Work to complete> Count the lines in the records below that contain the word "millimetres", and reply with that number alone.

start Input data

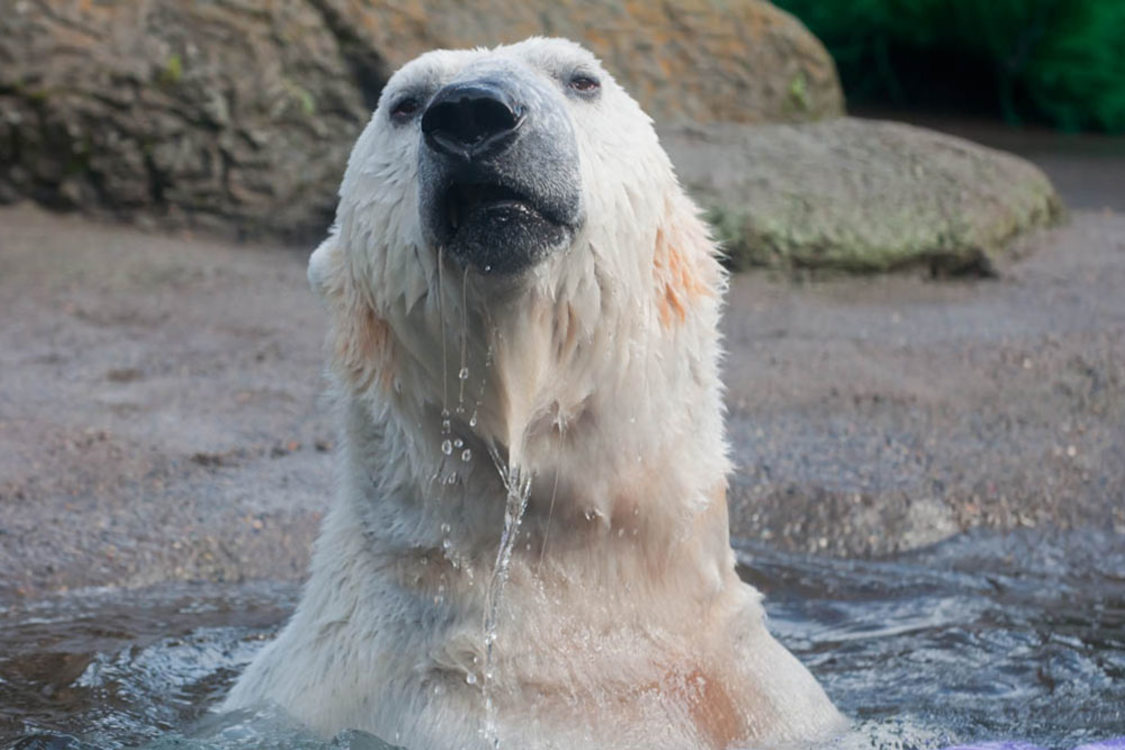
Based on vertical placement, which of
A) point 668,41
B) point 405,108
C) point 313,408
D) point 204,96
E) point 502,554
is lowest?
point 313,408

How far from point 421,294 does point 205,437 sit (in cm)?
258

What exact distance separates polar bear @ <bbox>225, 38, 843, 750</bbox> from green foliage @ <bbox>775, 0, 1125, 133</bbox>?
10.1m

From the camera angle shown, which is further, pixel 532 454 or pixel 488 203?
pixel 532 454

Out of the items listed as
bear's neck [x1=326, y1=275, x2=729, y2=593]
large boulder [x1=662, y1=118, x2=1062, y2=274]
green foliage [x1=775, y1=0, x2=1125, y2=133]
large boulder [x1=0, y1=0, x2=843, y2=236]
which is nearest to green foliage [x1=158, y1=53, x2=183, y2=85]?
large boulder [x1=0, y1=0, x2=843, y2=236]

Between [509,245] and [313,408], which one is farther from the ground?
[509,245]

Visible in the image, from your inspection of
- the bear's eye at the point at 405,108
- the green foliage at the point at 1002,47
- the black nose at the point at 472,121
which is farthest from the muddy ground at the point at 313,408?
the green foliage at the point at 1002,47

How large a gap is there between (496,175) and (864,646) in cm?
191

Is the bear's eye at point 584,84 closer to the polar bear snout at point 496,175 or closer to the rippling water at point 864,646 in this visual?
the polar bear snout at point 496,175

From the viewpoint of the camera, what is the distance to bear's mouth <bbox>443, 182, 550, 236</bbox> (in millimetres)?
2371

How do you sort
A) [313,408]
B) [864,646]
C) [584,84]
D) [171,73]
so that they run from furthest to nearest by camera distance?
[171,73]
[313,408]
[864,646]
[584,84]

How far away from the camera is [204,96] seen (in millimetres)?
7496

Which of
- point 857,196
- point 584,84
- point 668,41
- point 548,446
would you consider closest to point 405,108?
point 584,84

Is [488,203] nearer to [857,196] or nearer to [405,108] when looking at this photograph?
[405,108]

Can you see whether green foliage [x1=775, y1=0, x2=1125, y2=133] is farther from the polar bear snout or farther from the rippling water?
the polar bear snout
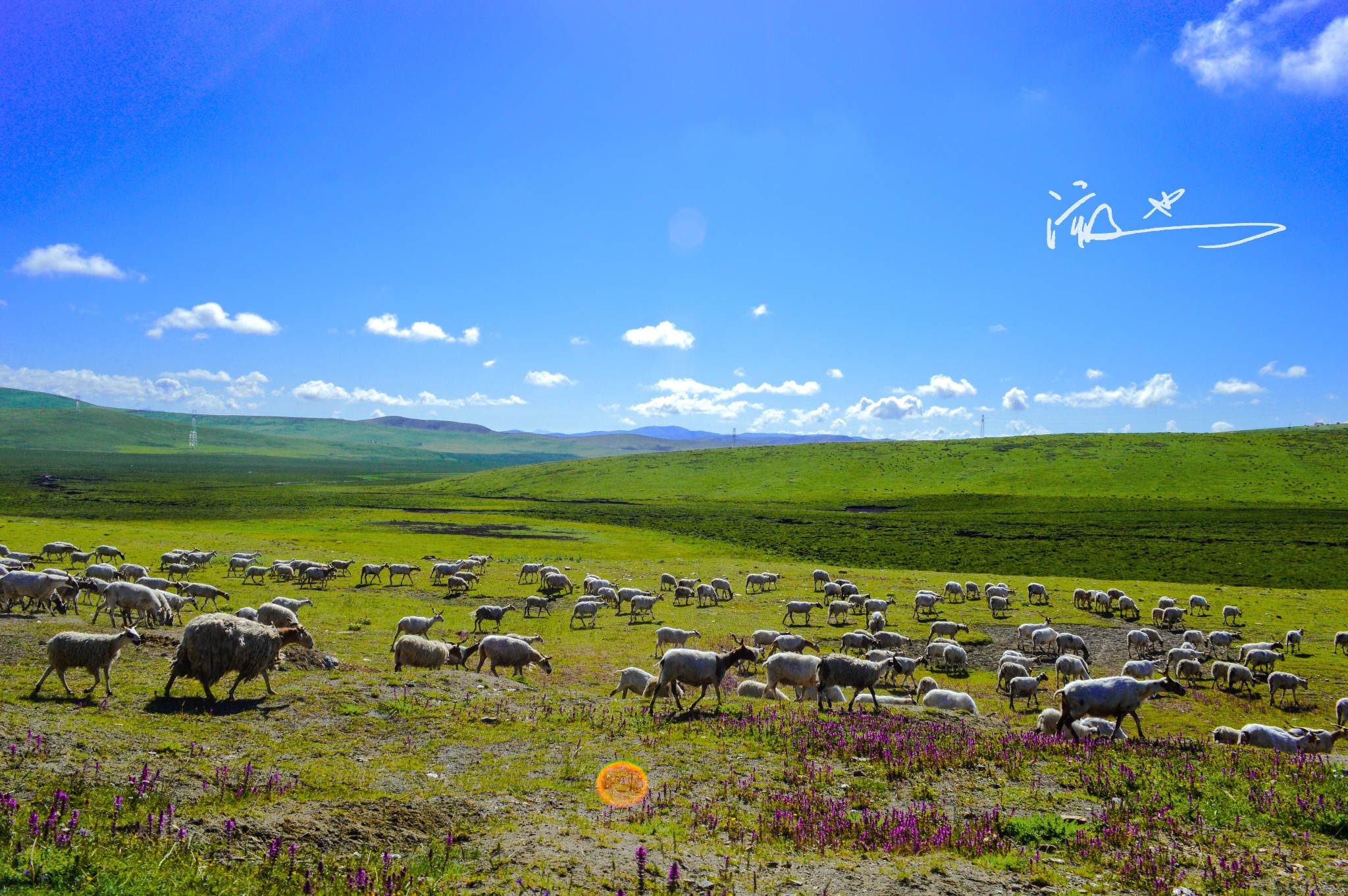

end Input data

Exercise output> 2